If you’ve ever had a child go through any OT training, you know what I mean when I say that it’s as much, or more, homework for the mother as it is for the kid! A few years ago, I started working with one of my kids on something relatively minor, and we hardly saw any results. Finding a way to fit it into our routine was a weekly effort for me, and I made numerous attempts to make it work.
Recently, out of the blue, we had a moment where we realized the challenge had basically disappeared into thin air. The growth was phenomenal, and it had happened almost without us noticing.
If I can be metaphorical for a minute, I think that Tu B’Shevat, just like trees that are just beginning to bud, has a lot to do with noticing the slightest signs of growth in ourselves and the others around us.
A very wise friend once said to me, “You need to notice people peeking out from the curtains they place around themselves.” The same is true about ourselves — we put up our comfortable curtains, the ones we think are inherently part of us, but then we peek out. We do things that are against our nature. Positive things, I mean. And when we do, we need to take the time to notice our little moments of growth. Not just the ones in our kids, but the ones in ourselves too. Those signs of life can keep us going.

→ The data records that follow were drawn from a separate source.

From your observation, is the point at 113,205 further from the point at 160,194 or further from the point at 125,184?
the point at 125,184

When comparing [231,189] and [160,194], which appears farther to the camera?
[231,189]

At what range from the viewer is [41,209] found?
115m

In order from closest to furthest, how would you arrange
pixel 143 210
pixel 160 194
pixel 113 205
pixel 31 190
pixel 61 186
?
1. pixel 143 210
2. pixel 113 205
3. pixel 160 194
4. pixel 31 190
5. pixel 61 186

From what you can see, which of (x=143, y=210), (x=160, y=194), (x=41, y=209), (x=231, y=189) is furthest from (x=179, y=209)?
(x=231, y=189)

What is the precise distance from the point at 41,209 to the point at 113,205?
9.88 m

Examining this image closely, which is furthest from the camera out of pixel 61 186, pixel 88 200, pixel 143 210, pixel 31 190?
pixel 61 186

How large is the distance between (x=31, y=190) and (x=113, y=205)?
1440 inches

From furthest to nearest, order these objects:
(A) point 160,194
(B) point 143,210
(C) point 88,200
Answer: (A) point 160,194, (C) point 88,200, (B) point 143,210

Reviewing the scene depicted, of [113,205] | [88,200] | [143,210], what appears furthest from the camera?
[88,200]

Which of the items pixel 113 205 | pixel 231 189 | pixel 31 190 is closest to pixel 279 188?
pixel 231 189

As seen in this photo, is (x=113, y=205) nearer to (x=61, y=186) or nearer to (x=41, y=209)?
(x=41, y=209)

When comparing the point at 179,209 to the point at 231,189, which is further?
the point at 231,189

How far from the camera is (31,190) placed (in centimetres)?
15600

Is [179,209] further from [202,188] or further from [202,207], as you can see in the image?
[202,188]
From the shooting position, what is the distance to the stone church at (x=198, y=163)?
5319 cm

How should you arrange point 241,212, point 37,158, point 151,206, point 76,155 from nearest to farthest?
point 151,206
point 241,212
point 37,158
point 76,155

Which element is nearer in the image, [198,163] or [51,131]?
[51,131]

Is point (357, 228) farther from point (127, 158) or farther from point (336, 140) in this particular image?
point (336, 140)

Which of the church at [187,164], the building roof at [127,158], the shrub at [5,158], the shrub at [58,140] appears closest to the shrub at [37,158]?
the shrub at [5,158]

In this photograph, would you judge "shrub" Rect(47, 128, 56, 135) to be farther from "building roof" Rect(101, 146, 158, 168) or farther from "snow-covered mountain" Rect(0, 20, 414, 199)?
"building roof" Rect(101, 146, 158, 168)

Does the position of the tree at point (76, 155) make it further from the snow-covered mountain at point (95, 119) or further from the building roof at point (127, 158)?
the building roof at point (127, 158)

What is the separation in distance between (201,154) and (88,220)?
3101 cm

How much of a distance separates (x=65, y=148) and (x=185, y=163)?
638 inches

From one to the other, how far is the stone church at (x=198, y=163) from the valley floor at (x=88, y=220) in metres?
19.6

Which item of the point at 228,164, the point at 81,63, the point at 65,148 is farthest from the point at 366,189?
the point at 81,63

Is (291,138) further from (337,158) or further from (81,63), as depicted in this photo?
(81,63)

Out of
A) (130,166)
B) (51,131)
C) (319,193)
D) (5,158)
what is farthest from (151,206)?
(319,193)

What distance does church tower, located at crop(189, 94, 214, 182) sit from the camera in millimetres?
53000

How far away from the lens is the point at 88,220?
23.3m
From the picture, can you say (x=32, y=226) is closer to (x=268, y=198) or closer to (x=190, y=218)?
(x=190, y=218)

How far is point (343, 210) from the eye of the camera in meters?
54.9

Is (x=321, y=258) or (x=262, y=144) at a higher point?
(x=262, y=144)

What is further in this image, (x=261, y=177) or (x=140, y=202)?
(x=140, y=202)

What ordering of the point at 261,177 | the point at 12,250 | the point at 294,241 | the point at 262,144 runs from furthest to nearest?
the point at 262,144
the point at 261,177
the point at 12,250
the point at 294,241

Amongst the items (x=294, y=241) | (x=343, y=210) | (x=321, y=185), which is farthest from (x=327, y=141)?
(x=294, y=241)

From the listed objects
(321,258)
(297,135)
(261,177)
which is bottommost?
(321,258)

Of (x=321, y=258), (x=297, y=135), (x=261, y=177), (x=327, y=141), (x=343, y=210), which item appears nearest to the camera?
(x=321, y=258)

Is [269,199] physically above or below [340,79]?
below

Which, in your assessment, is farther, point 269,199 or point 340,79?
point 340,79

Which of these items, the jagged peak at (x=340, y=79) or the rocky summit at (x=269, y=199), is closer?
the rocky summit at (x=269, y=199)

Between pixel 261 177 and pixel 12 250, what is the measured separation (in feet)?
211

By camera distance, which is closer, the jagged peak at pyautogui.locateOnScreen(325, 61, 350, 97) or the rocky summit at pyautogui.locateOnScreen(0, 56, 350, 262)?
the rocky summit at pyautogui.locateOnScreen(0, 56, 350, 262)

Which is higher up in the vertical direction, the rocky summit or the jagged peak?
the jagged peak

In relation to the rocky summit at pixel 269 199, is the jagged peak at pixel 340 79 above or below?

This week, we have a beautiful spread of recipes incorporating lots of fruits and Shivas Haminim, along with some nice decorative ideas. Even if it’s not our usual cooking routine, we can take a quick break and indulge in the fruit-heaviness as a way of saying, “We’re doing pretty well.”
Food Editor, Family Table
Editor in Chief, Kosher.com
Raspberry Lemon Cookies
These remind me of Linzer torte cookies, but they’re far, far easier to make!
- ½ cup (1 stick) margarine
- 1 cup sugar
- 1 egg
- zest of ½ lemon
- 2 Tbsp lemon juice
- ¾ cup jam of your choice
- 1½ cups flour
- ¼ tsp baking powder
- ⅛ tsp baking soda
- ¼ tsp salt
- ½ tsp vanilla
Preheat oven to 350°F (175°C).
Cream margarine and sugar together until smooth and fluffy. Add the egg and beat until smooth. Add remaining ingredients and mix until just combined. Form into balls and place on a parchment-lined cookie sheet. Bake for 10–15 minutes, or until desired doneness is reached.
I love adding frozen cranberries to apple crisps, apple kugel or muffins, and even apple pie because of how bright and pretty they look when they burst. They’re definitely tart, so keep that in mind, but in my mind that’s usually a good addition to balance out the sweetness of the apples.